• **Task to complete**
Please return each of the entries below exactly as they appear.

━━━━━━━━━━━━━━━━━━━━━━━━━━━━━━

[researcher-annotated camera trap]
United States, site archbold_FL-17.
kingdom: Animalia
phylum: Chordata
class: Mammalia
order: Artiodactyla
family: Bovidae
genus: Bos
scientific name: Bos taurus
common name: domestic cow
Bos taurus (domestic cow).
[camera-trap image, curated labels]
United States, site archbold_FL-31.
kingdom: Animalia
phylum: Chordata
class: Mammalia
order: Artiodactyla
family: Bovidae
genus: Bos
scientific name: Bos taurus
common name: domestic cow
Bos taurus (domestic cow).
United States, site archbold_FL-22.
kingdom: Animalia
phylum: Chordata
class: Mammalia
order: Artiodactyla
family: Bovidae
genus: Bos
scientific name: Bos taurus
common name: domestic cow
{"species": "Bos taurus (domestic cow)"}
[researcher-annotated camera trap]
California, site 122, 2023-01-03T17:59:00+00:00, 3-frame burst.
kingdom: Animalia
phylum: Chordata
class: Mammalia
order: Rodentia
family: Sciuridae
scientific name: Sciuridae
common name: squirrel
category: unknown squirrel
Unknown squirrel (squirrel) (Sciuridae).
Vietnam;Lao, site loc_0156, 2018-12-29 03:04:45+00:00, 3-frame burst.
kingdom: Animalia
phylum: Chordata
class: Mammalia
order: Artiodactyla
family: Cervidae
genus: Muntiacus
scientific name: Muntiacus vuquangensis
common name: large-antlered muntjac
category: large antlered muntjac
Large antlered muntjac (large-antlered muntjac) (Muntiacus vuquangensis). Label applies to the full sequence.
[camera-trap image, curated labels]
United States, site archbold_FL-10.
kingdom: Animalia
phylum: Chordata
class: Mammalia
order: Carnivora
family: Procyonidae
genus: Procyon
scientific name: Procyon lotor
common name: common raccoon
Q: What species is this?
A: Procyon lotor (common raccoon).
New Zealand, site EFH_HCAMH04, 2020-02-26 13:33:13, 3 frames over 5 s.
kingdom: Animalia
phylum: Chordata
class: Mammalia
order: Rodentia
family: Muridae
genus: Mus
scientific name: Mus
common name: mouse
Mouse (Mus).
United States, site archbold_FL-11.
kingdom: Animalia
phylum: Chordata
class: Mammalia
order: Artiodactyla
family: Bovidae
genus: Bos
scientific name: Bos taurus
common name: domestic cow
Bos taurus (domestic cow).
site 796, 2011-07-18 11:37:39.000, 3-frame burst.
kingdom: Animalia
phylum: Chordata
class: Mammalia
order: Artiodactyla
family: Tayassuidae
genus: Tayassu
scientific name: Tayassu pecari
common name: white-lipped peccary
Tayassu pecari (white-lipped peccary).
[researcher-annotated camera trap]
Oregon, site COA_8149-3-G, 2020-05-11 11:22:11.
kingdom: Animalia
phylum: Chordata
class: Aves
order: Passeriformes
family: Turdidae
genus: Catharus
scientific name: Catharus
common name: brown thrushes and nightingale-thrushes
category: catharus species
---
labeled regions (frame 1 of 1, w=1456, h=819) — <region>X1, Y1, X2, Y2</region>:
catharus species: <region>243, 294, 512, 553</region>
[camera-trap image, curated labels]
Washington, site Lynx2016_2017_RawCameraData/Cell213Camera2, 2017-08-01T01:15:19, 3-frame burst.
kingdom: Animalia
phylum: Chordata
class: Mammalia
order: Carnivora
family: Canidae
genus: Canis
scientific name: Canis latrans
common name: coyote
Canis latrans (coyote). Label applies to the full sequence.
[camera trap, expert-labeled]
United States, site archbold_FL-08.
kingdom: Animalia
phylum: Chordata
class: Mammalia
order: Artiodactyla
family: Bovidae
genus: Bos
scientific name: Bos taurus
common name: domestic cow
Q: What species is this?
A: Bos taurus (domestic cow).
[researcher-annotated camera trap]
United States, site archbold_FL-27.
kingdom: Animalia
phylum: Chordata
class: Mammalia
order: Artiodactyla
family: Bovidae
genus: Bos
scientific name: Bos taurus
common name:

━━━━━━━━━━━━━━━━━━━━━━━━━━━━━━

• **Your solution**
[researcher-annotated camera trap]
United States, site archbold_FL-17.
kingdom: Animalia
phylum: Chordata
class: Mammalia
order: Artiodactyla
family: Bovidae
genus: Bos
scientific name: Bos taurus
common name: domestic cow
Bos taurus (domestic cow).
[camera-trap image, curated labels]
United States, site archbold_FL-31.
kingdom: Animalia
phylum: Chordata
class: Mammalia
order: Artiodactyla
family: Bovidae
genus: Bos
scientific name: Bos taurus
common name: domestic cow
Bos taurus (domestic cow).
United States, site archbold_FL-22.
kingdom: Animalia
phylum: Chordata
class: Mammalia
order: Artiodactyla
family: Bovidae
genus: Bos
scientific name: Bos taurus
common name: domestic cow
{"species": "Bos taurus (domestic cow)"}
[researcher-annotated camera trap]
California, site 122, 2023-01-03T17:59:00+00:00, 3-frame burst.
kingdom: Animalia
phylum: Chordata
class: Mammalia
order: Rodentia
family: Sciuridae
scientific name: Sciuridae
common name: squirrel
category: unknown squirrel
Unknown squirrel (squirrel) (Sciuridae).
Vietnam;Lao, site loc_0156, 2018-12-29 03:04:45+00:00, 3-frame burst.
kingdom: Animalia
phylum: Chordata
class: Mammalia
order: Artiodactyla
family: Cervidae
genus: Muntiacus
scientific name: Muntiacus vuquangensis
common name: large-antlered muntjac
category: large antlered muntjac
Large antlered muntjac (large-antlered muntjac) (Muntiacus vuquangensis). Label applies to the full sequence.
[camera-trap image, curated labels]
United States, site archbold_FL-10.
kingdom: Animalia
phylum: Chordata
class: Mammalia
order: Carnivora
family: Procyonidae
genus: Procyon
scientific name: Procyon lotor
common name: common raccoon
Q: What species is this?
A: Procyon lotor (common raccoon).
New Zealand, site EFH_HCAMH04, 2020-02-26 13:33:13, 3 frames over 5 s.
kingdom: Animalia
phylum: Chordata
class: Mammalia
order: Rodentia
family: Muridae
genus: Mus
scientific name: Mus
common name: mouse
Mouse (Mus).
United States, site archbold_FL-11.
kingdom: Animalia
phylum: Chordata
class: Mammalia
order: Artiodactyla
family: Bovidae
genus: Bos
scientific name: Bos taurus
common name: domestic cow
Bos taurus (domestic cow).
site 796, 2011-07-18 11:37:39.000, 3-frame burst.
kingdom: Animalia
phylum: Chordata
class: Mammalia
order: Artiodactyla
family: Tayassuidae
genus: Tayassu
scientific name: Tayassu pecari
common name: white-lipped peccary
Tayassu pecari (white-lipped peccary).
[researcher-annotated camera trap]
Oregon, site COA_8149-3-G, 2020-05-11 11:22:11.
kingdom: Animalia
phylum: Chordata
class: Aves
order: Passeriformes
family: Turdidae
genus: Catharus
scientific name: Catharus
common name: brown thrushes and nightingale-thrushes
category: catharus species
---
labeled regions (frame 1 of 1, w=1456, h=819) — <region>X1, Y1, X2, Y2</region>:
catharus species: <region>243, 294, 512, 553</region>
[camera-trap image, curated labels]
Washington, site Lynx2016_2017_RawCameraData/Cell213Camera2, 2017-08-01T01:15:19, 3-frame burst.
kingdom: Animalia
phylum: Chordata
class: Mammalia
order: Carnivora
family: Canidae
genus: Canis
scientific name: Canis latrans
common name: coyote
Canis latrans (coyote). Label applies to the full sequence.
[camera trap, expert-labeled]
United States, site archbold_FL-08.
kingdom: Animalia
phylum: Chordata
class: Mammalia
order: Artiodactyla
family: Bovidae
genus: Bos
scientific name: Bos taurus
common name: domestic cow
Q: What species is this?
A: Bos taurus (domestic cow).
[researcher-annotated camera trap]
United States, site archbold_FL-27.
kingdom: Animalia
phylum: Chordata
class: Mammalia
order: Artiodactyla
family: Bovidae
genus: Bos
scientific name: Bos taurus
common name:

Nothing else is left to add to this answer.